Próbowałam się za wszelką cenę wyrwać, jednak Hiszpan trzymał mnie kurczowo a uścisk na mojej ręce robił się coraz mocniejszy. Po chwili pociągnął mnie za sobą. Zaczęłam się szarpać i krzyczeć, odwrócił się w moją stronę ściskając jeszcze bardziej moją rękę. Wygięłam się i syknęłam z bólu marszcząc swoje brwi.

- Przestań się wyrywać, bo pogarszasz swoją sytuację - wycedził przez zęby, rozglądając się dookoła. 

- Pierdol się - syknęłam do Niego, szarpiąc się z Nim. Spojrzał na mnie mierząc mnie lodowatym wzrokiem i szarpnął mną jak szmacianą lalką. Uderzałam raz za razem w jego rękę, ale On był na tyle silny, że nie zwracał nawet na to najmniejszej uwagi. Ciągnął mnie za sobą w nieznane mi miejsce, próbowałam opanować swój strach jednak na próżno. Zaczęło robić mi się duszno, a świat wokół mnie zaczął wirować. " Nie możesz się poddać " - powiedziała moja podświadomość, po czym znowu dodała " Pamiętaj co mówił Twój ojciec i czego Cię nauczył". Potrząsnęłam głową tym samym przywracając moje myśli do rzeczywistości. Rozejrzałam się dookoła i zauważyłam, że zostałam sam na sam z tym gigantem w jakimś ciemnym korytarzu. 

- Nie myśl nawet o tym, że zdołasz uciec. - z moich myśli wyrwał mnie głos Hiszpana - Jack za dużą sumkę oferuje za Ciebie - zaśmiał się drwiąco pod nosem. Jebany Jack - pomyślałam. To jednak nie są już żarty, a ja na prawdę utknęłam w bagnie. Rozglądałam się po korytarzu, próbując zlokalizować i obmyślić mój plan działania. Wiem, że muszę szybko działać, bo jak to spierdolę to już się nie uwolnię a tylko mogę pogorszyć sytuację w której jestem.

- Jedno mnie zastanawia - powiedziałam do Niego - Dlaczego Jack sam mnie nie dorwie ? - Hiszpan odwrócił się do mnie patrząc na mnie z rozbawieniem.

- Chyba żyjesz w złej bajce księżniczko - złapał mnie za twarz i ściskając moje policzki - Nic dziwnego, że Jack tak się trudzi by Cię złapać - obserwował mnie od góry do dołu, uśmiechając się szyderczo pod nosem. Przejechał drugą dłonią po moich nagich plecach. Skrzywiłam się czując jego dotyk na swoim ciele. - Dobra z Ciebie suczka - oblizał się, a mi zrobiło się nie dobrze. Błądziłam wzrokiem po całej jego osobie, szukając wyjścia z tej sytuacji. Spojrzałam w dół i uśmiechnęłam się pod nosem.

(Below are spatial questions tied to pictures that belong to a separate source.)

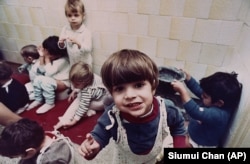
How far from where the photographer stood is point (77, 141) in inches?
57.4

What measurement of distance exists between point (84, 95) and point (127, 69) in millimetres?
874

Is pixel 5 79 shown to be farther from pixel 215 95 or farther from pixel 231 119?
pixel 231 119

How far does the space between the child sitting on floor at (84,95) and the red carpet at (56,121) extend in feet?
0.13

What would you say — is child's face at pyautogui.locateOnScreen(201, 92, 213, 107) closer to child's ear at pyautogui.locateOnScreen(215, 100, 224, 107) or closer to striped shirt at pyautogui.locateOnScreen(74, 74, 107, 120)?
child's ear at pyautogui.locateOnScreen(215, 100, 224, 107)

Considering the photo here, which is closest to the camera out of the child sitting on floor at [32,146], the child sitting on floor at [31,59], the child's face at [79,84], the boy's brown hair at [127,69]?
the boy's brown hair at [127,69]

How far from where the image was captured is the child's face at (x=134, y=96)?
73 centimetres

- Chyba będzie musiał długo się starać - wyszeptałam do giganta i kopnęłam go w krocze tym samym jego uścisk na mojej twarzy się poluźnił, a ja zdążyłam się wyślizgnąć. Jednak wszystko poszło nie tak jak chciałam. Był silniejszy niż mi się wydawało, bo po chwili złapał mnie za włosy, szarpnął za nie i uderzył mnie w policzek. Przegryzłam swoją wargę, a z niej zaczęła się sączyć bordowa krew. Trzymał kurczowo za mój kucyk i patrzył na mnie wzrokiem przepełnionym złością. Przetarłam swoją krwawiącą wargę ręką, patrząc mu się w oczy nie okazując jakichkolwiek uczuć.

- Ty naiwna suko. - wysyczał przez zęby - Jack będzie musiał mi więcej zapłacić za szamotanie się z Tobą. Dobre z Ciebie ziółko. Łatwo z Tobą nie będzie - złapał moje gardło i przygniótł mnie do ściany. - Ale lubię wyzwania - wyszeptał obrzydliwie w moje usta. Nabrałam w usta trochę śliny zmieszanej z krwią i oplułam go w twarz. Na moje szczęście trafiłam go w oczy, bo od razu odsunął się od mnie zamykając oczy i próbował je wytrzeć. Zauważyłam w jego tylnej kieszeni pistolet, szybkim ruchem wyciągnęłam go i wymierzyłam w Niego, kiedy stanął przed mną. Podniósł swoje ręce ku górze i powoli zmierzał w moją stronę.

- Nie strzelisz. - powiedział z rozbawieniem podchodząc coraz bliżej, a ja z każdym jego krokiem cofałam się do tyłu.

- Zdaje Ci się - powiedziałam ocierając co rusz moją zakrwawioną wargę i strzeliłam w miejsce obok Niego, a on podskoczył.